After graduating from St. Benedict at Auburndale High School in the Memphis suburb of Cordova, he still wasn’t sure what he wanted to do. He went to the University of Memphis, but even after graduating from college, he was still searching for his path in life. He thought about getting a master’s degree in creative writing. He worked in insurance for a while. He just had no idea what he wanted to do.
“I had no idea what God wanted me to do” he said in an interview as a newly ordained priest. “I had hit a wall. I was struggling with some sin in my past.”
So he brought it to prayer in the very chapel he spent hours in as a child. He sat alone, quietly in the Real Presence, before the Eucharist, listening for Gods voice.
It was there and then that he had a transforming experience of God. “God helped me realize how much he loves me. I was able to see the world through his eyes. The world was clothed in beauty.”
He attributes his sudden clarity to the Divine Mercy, a devotion to Christ associated with the apparitions of Jesus to St. Faustina Kowalska. While praying with St. Faustina’s diary, he recalled, “God led me though the words in that diary. He stepped in to guide me. Not knowing what I was meant to do, he helped me see the world through his eyes.”
It was then that he knew. “I wanted to share that love and mercy with other people,” he said. “There was a warmth in everything. I cried on the way back to the house. It remains with you over time and you could never deny God again.”
“God interacts with you in a profound way,” he mused.
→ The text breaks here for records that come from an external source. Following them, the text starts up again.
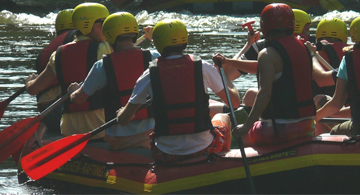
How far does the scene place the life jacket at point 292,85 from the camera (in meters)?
5.31

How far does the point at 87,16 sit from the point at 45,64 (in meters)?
0.79

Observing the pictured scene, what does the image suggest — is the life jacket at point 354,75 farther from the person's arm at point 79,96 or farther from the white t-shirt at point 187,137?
the person's arm at point 79,96

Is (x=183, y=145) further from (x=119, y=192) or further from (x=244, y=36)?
(x=244, y=36)

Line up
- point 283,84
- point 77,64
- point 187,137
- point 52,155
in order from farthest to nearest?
1. point 77,64
2. point 52,155
3. point 187,137
4. point 283,84

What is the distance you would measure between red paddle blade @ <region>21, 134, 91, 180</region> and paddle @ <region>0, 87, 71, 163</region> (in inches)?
13.8

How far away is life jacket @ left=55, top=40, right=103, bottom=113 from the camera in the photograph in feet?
21.0

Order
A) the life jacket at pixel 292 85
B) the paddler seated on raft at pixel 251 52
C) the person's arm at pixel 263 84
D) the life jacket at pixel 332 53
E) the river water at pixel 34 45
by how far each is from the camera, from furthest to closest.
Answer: the river water at pixel 34 45
the life jacket at pixel 332 53
the paddler seated on raft at pixel 251 52
the life jacket at pixel 292 85
the person's arm at pixel 263 84

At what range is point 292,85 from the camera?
17.6ft

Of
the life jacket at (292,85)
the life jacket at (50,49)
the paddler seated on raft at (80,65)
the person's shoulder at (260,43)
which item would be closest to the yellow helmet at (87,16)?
the paddler seated on raft at (80,65)

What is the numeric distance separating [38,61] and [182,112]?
215cm

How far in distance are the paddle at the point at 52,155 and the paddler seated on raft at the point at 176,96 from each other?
724mm

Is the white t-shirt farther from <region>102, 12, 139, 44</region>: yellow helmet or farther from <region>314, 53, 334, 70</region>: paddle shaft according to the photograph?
<region>314, 53, 334, 70</region>: paddle shaft

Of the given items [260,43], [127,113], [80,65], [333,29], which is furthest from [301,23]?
[127,113]

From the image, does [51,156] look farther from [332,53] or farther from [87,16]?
[332,53]
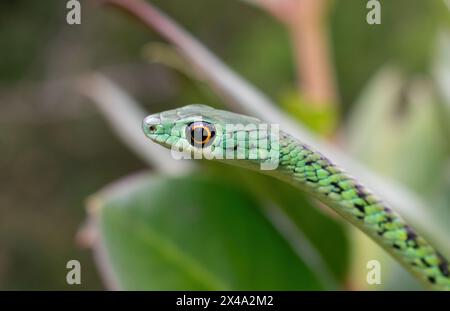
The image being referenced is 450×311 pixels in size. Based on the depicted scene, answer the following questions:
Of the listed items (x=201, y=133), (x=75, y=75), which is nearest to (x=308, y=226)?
(x=201, y=133)

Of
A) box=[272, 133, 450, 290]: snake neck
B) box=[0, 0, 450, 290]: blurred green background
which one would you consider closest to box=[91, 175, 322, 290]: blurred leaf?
box=[272, 133, 450, 290]: snake neck

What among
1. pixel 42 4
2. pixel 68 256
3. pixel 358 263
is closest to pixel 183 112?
pixel 358 263

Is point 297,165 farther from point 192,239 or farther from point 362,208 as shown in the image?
point 192,239

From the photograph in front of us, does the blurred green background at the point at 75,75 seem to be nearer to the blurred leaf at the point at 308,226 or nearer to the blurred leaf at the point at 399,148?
the blurred leaf at the point at 399,148
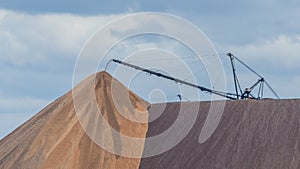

He entered the seminary where he would spend the next six years, four of them in Rome. He said it was wonderful being in the heart of Catholicism. He loved being surrounded by all that history, being with Pope Francis in the Vatican, and being near all of the saints that are buried there. As a plus, the food was good.
While growing and learning to trust in God, he studied philosophy and theology. As he was in the home stretch, the coronavirus hit Italy and it was time to come home and be ordained.
“From the time I first met him, he has always sought God’s will in his life first and foremost,” said Father Patrick Gallagher, pastor of Holy Rosary Parish in Memphis. “In my opinion, it was this desire that led him to grow closer to our merciful Lord, it is what led him to and upheld him in his years of seminary, and it will be this love and desire that will make him a great priest.”
He added, “His love of Christ and the church is wonderful. You can see it in his ministry with people and it shines in his life. I am so grateful that God has led him to be a priest for our diocese.”
On June 13 at the Cathedral of Immaculate Conception, Memphis got a new, homegrown priest. In front of a crowd, with congregants sitting 6 feet apart and wearing masks, local priests and bishops filed past, bowing to the newly ordained Father Hastings, offering their blessings.
He is thankful to be home. “I have always wanted to be here in Memphis.”
He admitted he is shy and that he gets nervous being in front of people. “God has called me,” he said and he trusts that God will be with him. “Through me he can bring people to him. I want people to come and to know Christ.”
Jay Hastings said his son is a warmhearted, kind and holy person. “The church has done an excellent job in his priestly formation. Through his humility and holiness he will be a blessing to all of us.”
When he is not serving the flock, he said he might be found tending to Bonsai trees, running, cooking and baking, writing and watching basketball.
He is assigned to St. Francis Church in Cordova.
Pulfer Focht writes for Faith West Tennessee, the magazine of the Diocese of Memphis.